(Collected data entries)
******
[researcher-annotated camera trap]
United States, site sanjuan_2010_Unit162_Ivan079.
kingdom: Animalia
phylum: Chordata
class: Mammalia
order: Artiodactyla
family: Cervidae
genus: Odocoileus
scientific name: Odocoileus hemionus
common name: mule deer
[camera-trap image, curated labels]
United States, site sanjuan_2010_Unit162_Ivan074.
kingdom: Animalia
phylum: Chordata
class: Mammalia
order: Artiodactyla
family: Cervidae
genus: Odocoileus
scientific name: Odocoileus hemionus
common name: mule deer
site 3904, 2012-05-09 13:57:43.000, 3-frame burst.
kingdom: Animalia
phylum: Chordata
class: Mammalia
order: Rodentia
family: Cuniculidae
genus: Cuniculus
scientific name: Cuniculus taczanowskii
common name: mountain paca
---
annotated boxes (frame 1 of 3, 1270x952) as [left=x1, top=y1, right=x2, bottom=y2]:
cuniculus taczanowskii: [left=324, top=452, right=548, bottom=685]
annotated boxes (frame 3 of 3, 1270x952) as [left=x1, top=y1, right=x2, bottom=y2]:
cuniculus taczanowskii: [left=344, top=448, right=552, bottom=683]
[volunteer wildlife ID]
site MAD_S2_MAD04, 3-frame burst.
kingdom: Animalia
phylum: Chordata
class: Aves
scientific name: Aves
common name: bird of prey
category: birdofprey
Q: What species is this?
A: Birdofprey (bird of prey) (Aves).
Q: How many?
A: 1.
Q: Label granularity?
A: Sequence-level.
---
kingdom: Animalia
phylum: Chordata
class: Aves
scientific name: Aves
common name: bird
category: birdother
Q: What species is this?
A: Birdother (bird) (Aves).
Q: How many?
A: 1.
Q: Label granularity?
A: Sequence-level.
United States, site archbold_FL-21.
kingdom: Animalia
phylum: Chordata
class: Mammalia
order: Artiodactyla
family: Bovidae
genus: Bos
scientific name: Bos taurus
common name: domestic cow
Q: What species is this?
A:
******
## [Task objective]
Please output each entry above exactly, leaving nothing out.

## [Solution to this exercise]
[researcher-annotated camera trap]
United States, site sanjuan_2010_Unit162_Ivan079.
kingdom: Animalia
phylum: Chordata
class: Mammalia
order: Artiodactyla
family: Cervidae
genus: Odocoileus
scientific name: Odocoileus hemionus
common name: mule deer
[camera-trap image, curated labels]
United States, site sanjuan_2010_Unit162_Ivan074.
kingdom: Animalia
phylum: Chordata
class: Mammalia
order: Artiodactyla
family: Cervidae
genus: Odocoileus
scientific name: Odocoileus hemionus
common name: mule deer
site 3904, 2012-05-09 13:57:43.000, 3-frame burst.
kingdom: Animalia
phylum: Chordata
class: Mammalia
order: Rodentia
family: Cuniculidae
genus: Cuniculus
scientific name: Cuniculus taczanowskii
common name: mountain paca
---
annotated boxes (frame 1 of 3, 1270x952) as [left=x1, top=y1, right=x2, bottom=y2]:
cuniculus taczanowskii: [left=324, top=452, right=548, bottom=685]
annotated boxes (frame 3 of 3, 1270x952) as [left=x1, top=y1, right=x2, bottom=y2]:
cuniculus taczanowskii: [left=344, top=448, right=552, bottom=683]
[volunteer wildlife ID]
site MAD_S2_MAD04, 3-frame burst.
kingdom: Animalia
phylum: Chordata
class: Aves
scientific name: Aves
common name: bird of prey
category: birdofprey
Q: What species is this?
A: Birdofprey (bird of prey) (Aves).
Q: How many?
A: 1.
Q: Label granularity?
A: Sequence-level.
---
kingdom: Animalia
phylum: Chordata
class: Aves
scientific name: Aves
common name: bird
category: birdother
Q: What species is this?
A: Birdother (bird) (Aves).
Q: How many?
A: 1.
Q: Label granularity?
A: Sequence-level.
United States, site archbold_FL-21.
kingdom: Animalia
phylum: Chordata
class: Mammalia
order: Artiodactyla
family: Bovidae
genus: Bos
scientific name: Bos taurus
common name: domestic cow
Q: What species is this?
A:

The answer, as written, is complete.